На картинах. На звездах. На контрактах. На сценариях. На скачках. На количестве предполагаемых узлов, которые за день пройдет пароход. Еще больше — на выборах, штатных, общегосударственных, президентских (это придает каждой выборной кампании еще добавочный азарт в предвыборной горячке).

Они проигрывают состояния.

И вновь выигрывают.

И вновь просаживают.

Другой «великий старец» из круга старых калифорнийцев — папа Леммле («Юниверсалфильм») — говорил мне, что он столько просадил в рулетку в калифорнийском Монте-Карло — Тиа-Хуана1, что мог бы трижды купить все это заведение.

Когда нас в течение шести недель не впускали обратно в Штаты из Мексики, в Голливуде играли «на нас».

На нас же играли и в дни этой встречи с прессой, хотя мы и не {236} подозревали того, какая игра интересов между нью-йоркской и голливудской частью фирмы велась вокруг нас.

Я был ставленником старых «рискачей», искателей нового и приключений, которых представлял в фирме Джесси Ласки.

В оппозиции к ним были «банковцы» — представители банковских интересов, в частности Би-Пи, ставившие только наверняка, без излишеств и затей, и чаще всего повторяя раз за разом тип фильмов, имевших успех.

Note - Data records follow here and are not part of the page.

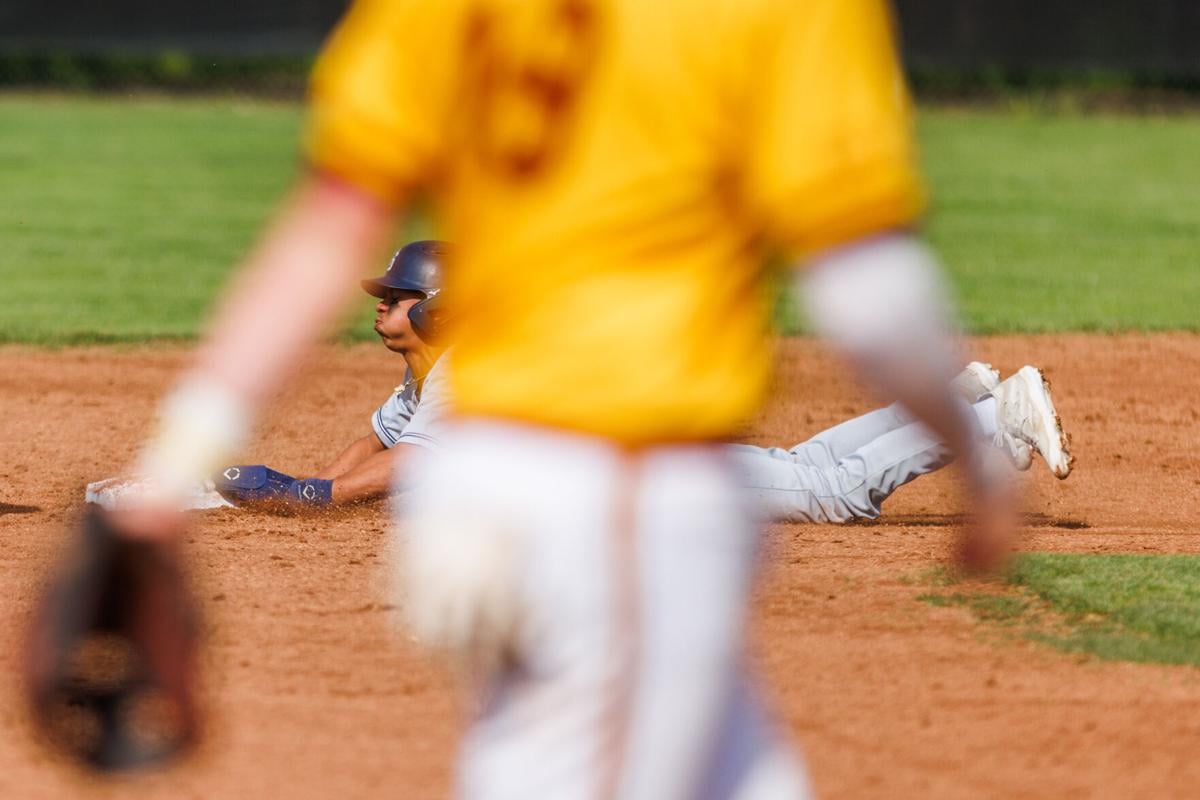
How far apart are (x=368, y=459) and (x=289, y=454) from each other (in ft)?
3.96

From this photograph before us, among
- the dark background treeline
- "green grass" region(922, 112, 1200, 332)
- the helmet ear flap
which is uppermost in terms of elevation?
the dark background treeline

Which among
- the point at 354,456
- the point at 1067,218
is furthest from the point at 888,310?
the point at 1067,218

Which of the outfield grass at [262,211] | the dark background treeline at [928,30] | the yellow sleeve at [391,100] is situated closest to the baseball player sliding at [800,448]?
the yellow sleeve at [391,100]

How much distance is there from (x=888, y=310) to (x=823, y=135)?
0.68 ft

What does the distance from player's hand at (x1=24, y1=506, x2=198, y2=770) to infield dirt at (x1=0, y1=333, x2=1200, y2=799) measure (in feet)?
2.56

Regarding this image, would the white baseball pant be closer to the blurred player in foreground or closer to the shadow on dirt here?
the blurred player in foreground

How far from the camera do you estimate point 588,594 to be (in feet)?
7.06

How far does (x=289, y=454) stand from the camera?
811 centimetres

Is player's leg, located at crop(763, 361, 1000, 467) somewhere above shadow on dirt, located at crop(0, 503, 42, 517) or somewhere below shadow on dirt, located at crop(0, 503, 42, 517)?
above

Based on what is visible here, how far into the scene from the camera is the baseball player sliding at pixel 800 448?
6.46 meters

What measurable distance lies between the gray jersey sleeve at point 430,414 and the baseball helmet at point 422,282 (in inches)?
5.3

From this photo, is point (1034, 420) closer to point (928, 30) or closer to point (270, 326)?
point (270, 326)

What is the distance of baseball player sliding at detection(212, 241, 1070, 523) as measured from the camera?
6.46 m

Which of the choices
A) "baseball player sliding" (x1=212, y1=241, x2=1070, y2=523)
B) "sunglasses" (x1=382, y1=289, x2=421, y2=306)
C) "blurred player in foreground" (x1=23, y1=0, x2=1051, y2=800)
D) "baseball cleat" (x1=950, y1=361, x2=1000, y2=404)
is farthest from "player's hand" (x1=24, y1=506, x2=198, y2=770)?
"baseball cleat" (x1=950, y1=361, x2=1000, y2=404)
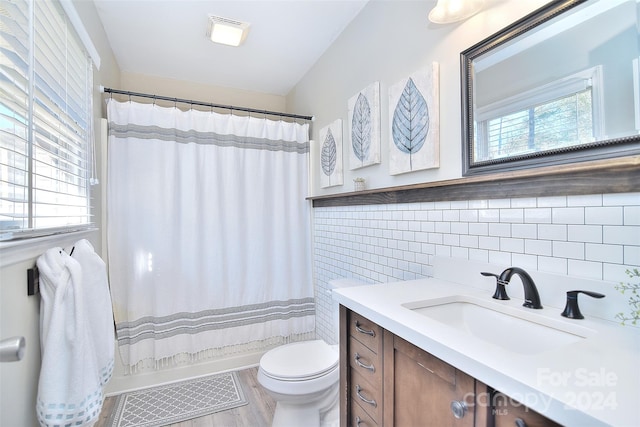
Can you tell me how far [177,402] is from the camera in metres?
1.98

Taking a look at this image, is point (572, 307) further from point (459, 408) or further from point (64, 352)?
point (64, 352)

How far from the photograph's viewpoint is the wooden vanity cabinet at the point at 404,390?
2.03ft

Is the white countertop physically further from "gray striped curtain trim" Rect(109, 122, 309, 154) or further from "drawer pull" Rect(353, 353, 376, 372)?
"gray striped curtain trim" Rect(109, 122, 309, 154)

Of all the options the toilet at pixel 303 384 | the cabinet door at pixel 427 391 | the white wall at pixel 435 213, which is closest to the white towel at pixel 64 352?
the toilet at pixel 303 384

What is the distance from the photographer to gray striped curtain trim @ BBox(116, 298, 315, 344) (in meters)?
2.11

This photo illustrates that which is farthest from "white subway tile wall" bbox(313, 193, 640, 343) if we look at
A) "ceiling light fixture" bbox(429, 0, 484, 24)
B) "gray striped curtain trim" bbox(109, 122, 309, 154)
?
"gray striped curtain trim" bbox(109, 122, 309, 154)

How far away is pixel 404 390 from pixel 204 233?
6.23ft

В «Парамаунте» брала верх банковская линия, искусственно затрудняя договариваемость с нами и тем самым рикошетом задевая импортировавших нас представителей «романтиков» кинопроизводства.

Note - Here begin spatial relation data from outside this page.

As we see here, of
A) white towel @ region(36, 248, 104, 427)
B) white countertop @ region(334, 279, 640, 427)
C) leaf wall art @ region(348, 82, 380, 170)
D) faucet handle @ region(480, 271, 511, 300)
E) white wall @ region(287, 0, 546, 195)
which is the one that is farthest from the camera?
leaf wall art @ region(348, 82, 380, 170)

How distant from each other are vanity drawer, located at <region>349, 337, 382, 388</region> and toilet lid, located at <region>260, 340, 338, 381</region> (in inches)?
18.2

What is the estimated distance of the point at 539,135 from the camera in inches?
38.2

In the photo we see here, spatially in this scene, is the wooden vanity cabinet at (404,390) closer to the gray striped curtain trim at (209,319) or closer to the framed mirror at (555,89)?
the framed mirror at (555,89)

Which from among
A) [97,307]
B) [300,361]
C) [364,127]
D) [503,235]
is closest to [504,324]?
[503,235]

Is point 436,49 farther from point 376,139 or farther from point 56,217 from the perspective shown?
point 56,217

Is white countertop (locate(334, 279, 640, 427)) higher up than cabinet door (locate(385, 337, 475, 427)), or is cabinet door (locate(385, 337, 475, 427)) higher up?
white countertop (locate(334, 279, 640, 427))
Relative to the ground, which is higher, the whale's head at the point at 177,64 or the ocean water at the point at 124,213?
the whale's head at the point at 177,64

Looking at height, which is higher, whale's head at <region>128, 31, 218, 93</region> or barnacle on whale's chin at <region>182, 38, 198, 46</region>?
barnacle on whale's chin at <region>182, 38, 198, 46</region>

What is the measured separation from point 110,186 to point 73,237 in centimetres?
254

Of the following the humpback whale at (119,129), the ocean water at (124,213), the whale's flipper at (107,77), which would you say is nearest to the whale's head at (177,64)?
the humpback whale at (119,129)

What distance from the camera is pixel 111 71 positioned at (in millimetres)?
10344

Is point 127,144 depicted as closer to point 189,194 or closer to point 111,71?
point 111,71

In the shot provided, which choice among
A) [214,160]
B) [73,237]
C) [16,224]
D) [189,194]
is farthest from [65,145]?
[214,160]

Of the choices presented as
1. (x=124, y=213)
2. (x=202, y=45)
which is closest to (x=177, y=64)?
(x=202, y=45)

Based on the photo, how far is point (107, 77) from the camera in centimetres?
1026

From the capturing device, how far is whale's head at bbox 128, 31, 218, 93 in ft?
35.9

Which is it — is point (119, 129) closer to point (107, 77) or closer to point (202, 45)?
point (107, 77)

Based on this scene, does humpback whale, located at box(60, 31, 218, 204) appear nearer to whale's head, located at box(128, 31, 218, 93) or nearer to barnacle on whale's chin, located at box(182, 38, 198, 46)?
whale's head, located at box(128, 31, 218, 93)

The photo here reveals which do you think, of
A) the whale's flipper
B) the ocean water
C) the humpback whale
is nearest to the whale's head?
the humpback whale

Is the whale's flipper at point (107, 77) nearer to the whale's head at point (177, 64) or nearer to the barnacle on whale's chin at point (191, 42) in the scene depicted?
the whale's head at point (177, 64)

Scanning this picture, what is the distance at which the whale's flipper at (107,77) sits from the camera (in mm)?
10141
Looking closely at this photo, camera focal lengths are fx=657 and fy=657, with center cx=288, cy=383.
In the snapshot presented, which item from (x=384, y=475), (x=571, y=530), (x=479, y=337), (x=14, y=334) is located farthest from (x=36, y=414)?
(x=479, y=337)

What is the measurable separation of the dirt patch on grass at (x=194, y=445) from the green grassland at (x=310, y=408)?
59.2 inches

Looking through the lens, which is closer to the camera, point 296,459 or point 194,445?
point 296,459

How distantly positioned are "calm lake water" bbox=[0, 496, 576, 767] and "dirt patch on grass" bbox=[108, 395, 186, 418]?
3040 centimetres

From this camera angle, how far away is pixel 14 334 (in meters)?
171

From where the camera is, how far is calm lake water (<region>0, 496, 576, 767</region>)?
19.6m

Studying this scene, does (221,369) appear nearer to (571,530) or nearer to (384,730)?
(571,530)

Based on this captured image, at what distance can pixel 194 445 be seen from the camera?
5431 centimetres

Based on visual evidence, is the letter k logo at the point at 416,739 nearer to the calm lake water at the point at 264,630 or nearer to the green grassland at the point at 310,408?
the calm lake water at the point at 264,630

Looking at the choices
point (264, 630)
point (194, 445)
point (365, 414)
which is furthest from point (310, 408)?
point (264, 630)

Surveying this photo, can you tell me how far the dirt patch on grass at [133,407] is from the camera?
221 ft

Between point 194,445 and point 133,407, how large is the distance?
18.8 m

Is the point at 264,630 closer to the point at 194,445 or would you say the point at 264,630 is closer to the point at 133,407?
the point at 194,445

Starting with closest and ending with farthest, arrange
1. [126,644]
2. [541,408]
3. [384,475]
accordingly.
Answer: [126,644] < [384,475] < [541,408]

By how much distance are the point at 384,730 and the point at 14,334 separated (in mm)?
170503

В неравной борьбе этих двух тенденций внутри фирмы «Парамаунт» как раз в эти годы теряет первенствующее место, на которое с блеском выходит «Эм Джи Эм» («Метро-Голдвин-Мейер») под вдохновенным «неоавантюризмом» Ирвинга Тальберга, который ведет свою фирму не по линии скучных «верняков», а [по] неожиданной фаланге кинопобед.

Феодальный раздор внутри фирмы способствует тому, что только увеличивались и так естественные трудности наших соглашений с фирмой по поводу сценариев. Я по контракту имел право veto на их предложения, а они избегали соглашаться на мои.

В конце концов, после шести месяцев мы так ничего и не поставили.

Расстались.

На чем и закончилось то, что на прощание, вынув изо рта сигару, Би-Пи Шульберг охарактеризовал как «благородный эксперимент»1.

Однако очень скоро и оба «феодала» оказались за пределами фирмы.

<Би-Пи — держателем контрактов Сильвии Сидней (и кажется, Клары Боу).

А Джесси Ласки на старости лет — тем, чем он начинал в кино, вольным продюсером (и кстати сказать, очень неплохих, живых и острых картин).